Just imagine the environment at Chesapeake Energy Arena for a possible Warriors series, with Russell Westbrook facing his former co-star while Curry sits and all that shared history stews. Yet no matter the opponent, this much is clear: The Warriors’ misfortune means the air of invincibility that once surrounded them is gone – at least for now. And Durant, who missed six games recently with a rib injury but returned on Thursday, has no problem acknowledging the reality of their challenge.
“We know how good Houston is,” he began. “We know how good OKC is. We know how good Utah (is), because we play these guys, you know what I’m saying? That’s why we know the narratives, because we come in and we play Utah and we know they’ve gone 22-4 (now 22-5) since they beat us (on Jan. 30).
“It’s cool that people (looked) at us like we’re invincible, but we’re not, and you see it with the injuries that we have. We’re not superhuman. I think when we play basketball the right way, we’re damn good. But if we don’t come out there and focus, we can lose to anybody, and you’ve seen that.”
Case in point, Game 4 of the 2017 NBA Finals.
Of all the Warriors games that Durant makes a point to learn from, that one tops the list. He remembers how Cleveland ended Golden State’s perfect playoff run, downing them 137-116 at Quicken Loans Arena, leaving an indelible mark before they won it all in Game 5.
“I knew how hard it was to beat those guys,” Durant said. “You see when we weren’t focused, and we weren’t locked in for Game 4, we lost by 20 points – easy. I watched the whole game over and over again.”
He recalls the specifics as if the game tape is playing right in front of him.

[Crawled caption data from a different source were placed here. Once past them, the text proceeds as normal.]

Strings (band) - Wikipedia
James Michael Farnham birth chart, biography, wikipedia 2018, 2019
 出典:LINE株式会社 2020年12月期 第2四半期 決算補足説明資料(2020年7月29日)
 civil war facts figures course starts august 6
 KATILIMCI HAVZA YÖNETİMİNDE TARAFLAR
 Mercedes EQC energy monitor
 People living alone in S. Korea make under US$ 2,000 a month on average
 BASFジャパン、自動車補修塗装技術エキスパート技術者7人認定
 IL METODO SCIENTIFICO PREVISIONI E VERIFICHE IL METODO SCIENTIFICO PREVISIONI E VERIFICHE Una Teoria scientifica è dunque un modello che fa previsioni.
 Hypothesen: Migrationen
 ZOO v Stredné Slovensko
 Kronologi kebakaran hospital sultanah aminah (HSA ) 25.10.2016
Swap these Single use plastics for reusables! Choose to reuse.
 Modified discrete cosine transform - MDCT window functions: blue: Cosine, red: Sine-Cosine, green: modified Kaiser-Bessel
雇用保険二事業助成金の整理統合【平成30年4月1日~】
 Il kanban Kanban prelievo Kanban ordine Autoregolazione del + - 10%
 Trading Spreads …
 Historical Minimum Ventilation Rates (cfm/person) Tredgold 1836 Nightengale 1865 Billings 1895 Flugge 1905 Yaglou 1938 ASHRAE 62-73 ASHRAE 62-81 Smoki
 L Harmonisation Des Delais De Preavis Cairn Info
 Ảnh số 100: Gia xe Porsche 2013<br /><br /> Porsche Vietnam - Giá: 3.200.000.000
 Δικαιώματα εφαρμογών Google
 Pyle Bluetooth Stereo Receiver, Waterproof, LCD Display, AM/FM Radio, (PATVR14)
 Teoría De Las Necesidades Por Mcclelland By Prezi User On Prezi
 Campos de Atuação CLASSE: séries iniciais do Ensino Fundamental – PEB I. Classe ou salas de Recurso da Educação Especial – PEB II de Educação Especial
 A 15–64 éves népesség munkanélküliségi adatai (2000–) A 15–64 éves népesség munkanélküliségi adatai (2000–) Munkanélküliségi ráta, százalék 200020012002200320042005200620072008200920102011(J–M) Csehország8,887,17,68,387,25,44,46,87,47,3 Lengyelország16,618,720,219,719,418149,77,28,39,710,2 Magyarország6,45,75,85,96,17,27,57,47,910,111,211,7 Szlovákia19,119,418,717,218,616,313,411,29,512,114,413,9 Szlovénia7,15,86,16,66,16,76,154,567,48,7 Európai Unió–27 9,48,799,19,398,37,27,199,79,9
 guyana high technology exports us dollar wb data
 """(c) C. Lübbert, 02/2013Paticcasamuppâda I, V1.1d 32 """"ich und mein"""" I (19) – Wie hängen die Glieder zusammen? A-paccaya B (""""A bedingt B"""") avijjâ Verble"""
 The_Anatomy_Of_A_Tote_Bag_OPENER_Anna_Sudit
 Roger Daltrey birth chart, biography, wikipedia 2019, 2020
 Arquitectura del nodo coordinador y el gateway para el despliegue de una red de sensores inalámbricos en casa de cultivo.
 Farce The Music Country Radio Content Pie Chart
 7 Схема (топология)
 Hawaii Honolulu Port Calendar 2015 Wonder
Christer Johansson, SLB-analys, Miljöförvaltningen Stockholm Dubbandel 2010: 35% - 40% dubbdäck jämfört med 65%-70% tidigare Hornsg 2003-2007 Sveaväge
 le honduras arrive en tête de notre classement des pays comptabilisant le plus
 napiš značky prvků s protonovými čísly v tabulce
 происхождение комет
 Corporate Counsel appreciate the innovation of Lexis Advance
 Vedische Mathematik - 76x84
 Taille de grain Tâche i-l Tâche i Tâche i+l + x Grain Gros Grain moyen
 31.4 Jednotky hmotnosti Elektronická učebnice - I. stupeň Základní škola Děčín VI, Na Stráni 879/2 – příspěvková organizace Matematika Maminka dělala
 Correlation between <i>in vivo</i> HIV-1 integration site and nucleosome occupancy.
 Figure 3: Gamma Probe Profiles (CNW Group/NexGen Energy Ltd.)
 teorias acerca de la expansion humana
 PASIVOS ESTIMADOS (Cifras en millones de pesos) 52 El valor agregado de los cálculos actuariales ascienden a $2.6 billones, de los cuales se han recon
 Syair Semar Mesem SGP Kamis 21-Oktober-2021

“We didn’t switch well on the guy coming out of the corner – boom, hit a three,” he said. “Let somebody go back door because we’re not even looking at our guy, and we’re not focused in – boom, layup. That stuff can happen. We didn’t get an offensive rebound, and the guy running down the lane gets an and-one. Now we’re down 10.
“Come down, shoot a bad shot. …That stuff compounds itself. We can’t just go out there and expect to be lazy and go on and win. Nah, no team in the history of the league has been able to do that. The best teams we’ve seen with a lot of talent – the Bostons, the Miamis, us, they’ve got a lot of talent but they were focused, locked in, on every possession. That’s what creates champions. It’s not just the talent. You’ve seen it with Cleveland a couple of years ago (when they came back from the 3-1 deficit to beat the Warriors before Durant signed). They were focused, and every possession they wanted to win so bad. That’s what creates champions.”
And health, of course. If this season has reminded them of anything, there’s that painful – and impossible to predict – truth.